Was Maria’s purpose in the appointment of
KTL improper?
- [29] As this
Court explained in Wong v
Burt:[24]
... the
sine qua non which makes the exercise of a discretion or power
“improper” is the improper intention of the person
exercising it.
The central principle is that if the power is exercised with the intention of
benefiting some non-object of the discretionary
power, whether that person is
the person exercising it, or anybody else for that matter, the exercise is void.
If, on the other hand,
there is no such improper intention, even although the
exercise does in fact benefit a non-object, it is valid.
As noted above, the test for establishing fraud on a power is necessarily
subjective and the relevant point in time for consideration
is the date of
exercise of the power.[25]
- [30] Maria gave
detailed evidence concerning the two trusts, the acrimony with Ricco’s
children following his death and the
changes to the Kaahu trustees.
She explained that after Ricco’s death she received very aggressive
letters from Laila’s
lawyers concerning Ricco’s will, his
estate and the administration of Kaahu.
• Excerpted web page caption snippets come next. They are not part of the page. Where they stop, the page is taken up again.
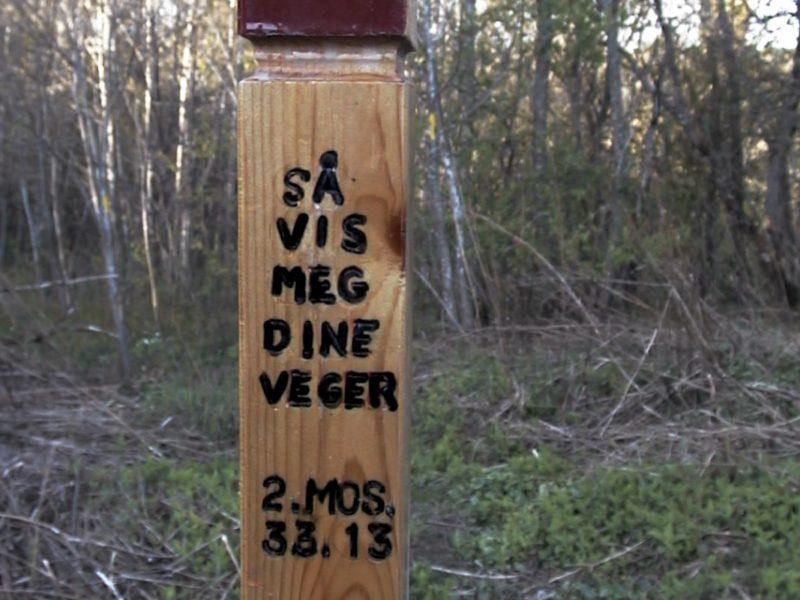 Merkepinnen ved skogbrynet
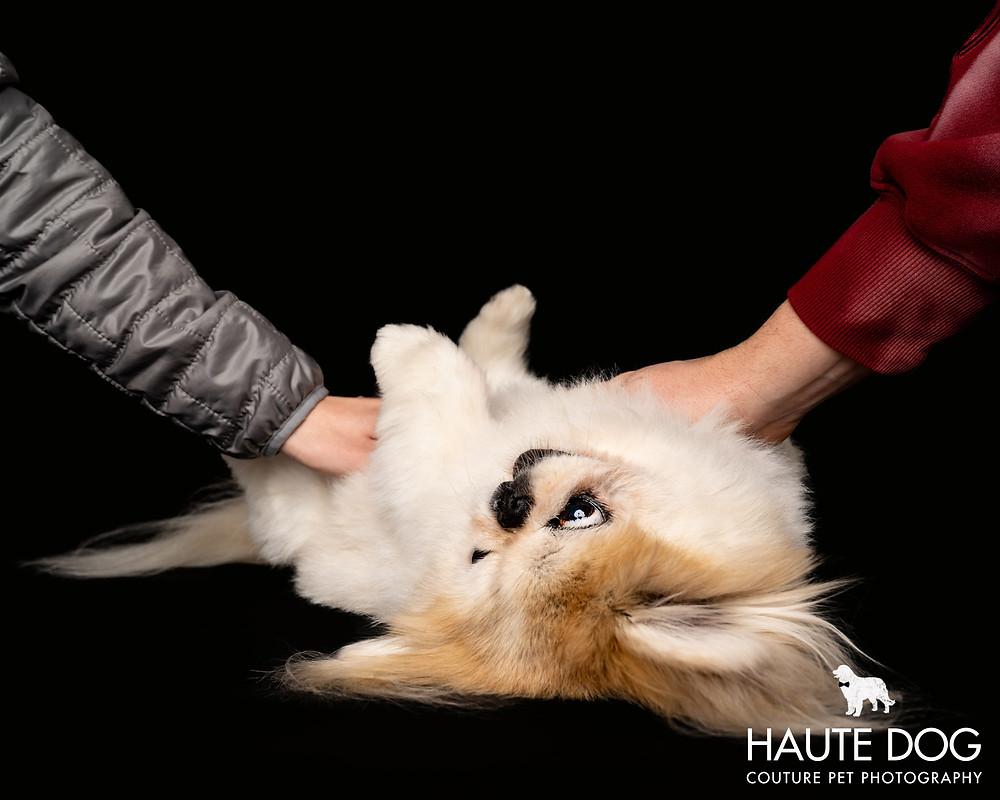 Dallas pet photographer Pekingese tummy rubs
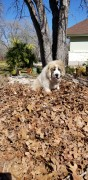 pandora in a pile of leaves
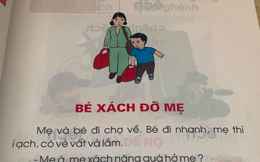 """Chuyên gia pháp lý người Nhật nói về bài đọc """"Bé xách đỡ mẹ"""" gây tranh cãi: Đừng bắt trẻ thơ nhìn vạn vật bằng con mắt của người lớn"""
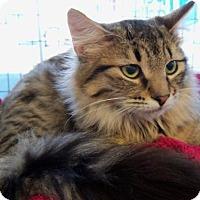 Domestic Longhair Cat for adoption in Walnut Creek, California - Moonbeam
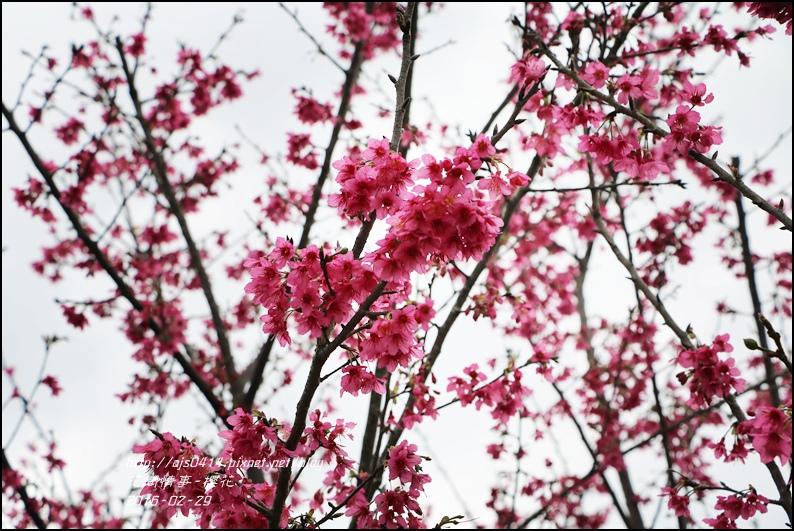 2016-02-路旁櫻花5.jpg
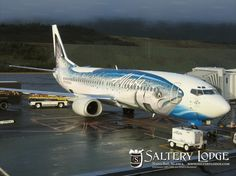 Best Airplane Paint Jobs | ... . We flew on this plane a couple days after it got its new paint job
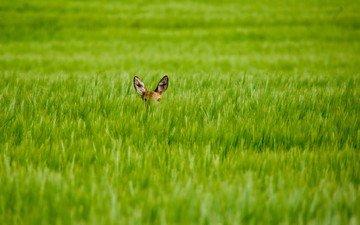 трава, олень, взгляд, размытость, уши, олененок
This caused her great personal stress
and unhappiness.
She related the sequence of the advice which she received from
WRMK Lawyers, observing that the appointment of a sole corporate
trustee
appealed to her as she thought it would simplify matters relating to Kaahu.
- [31] Although it
was not a matter explored in the High Court judgment, we consider that
Maria’s use of the word “simplify”
likely contemplated the
difference of view which emerged between her and Ricco’s children
concerning the future of the Mokomoko
property in Russell, where Maria and
Ricco had resided. As Maria explained:
- I
have, for some time, wanted to sell the Mokomoko property and want to move to
Waiheke Island. I have friends at Waiheke, and I
feel that the Waiheke
environment suits me and my lifestyle well.
- The
Mokomoko property is too large for me alone, requires significant upkeep and
maintenance, and I feel isolated in Russell. I stay
at Waiheke or in Auckland
several times a month for various reasons, and find the long drive very
tiring.
- [32] A sale of
Mokomoko was opposed by the appellants. As their lawyer explained in later
correspondence:
This house was designed and built by their father.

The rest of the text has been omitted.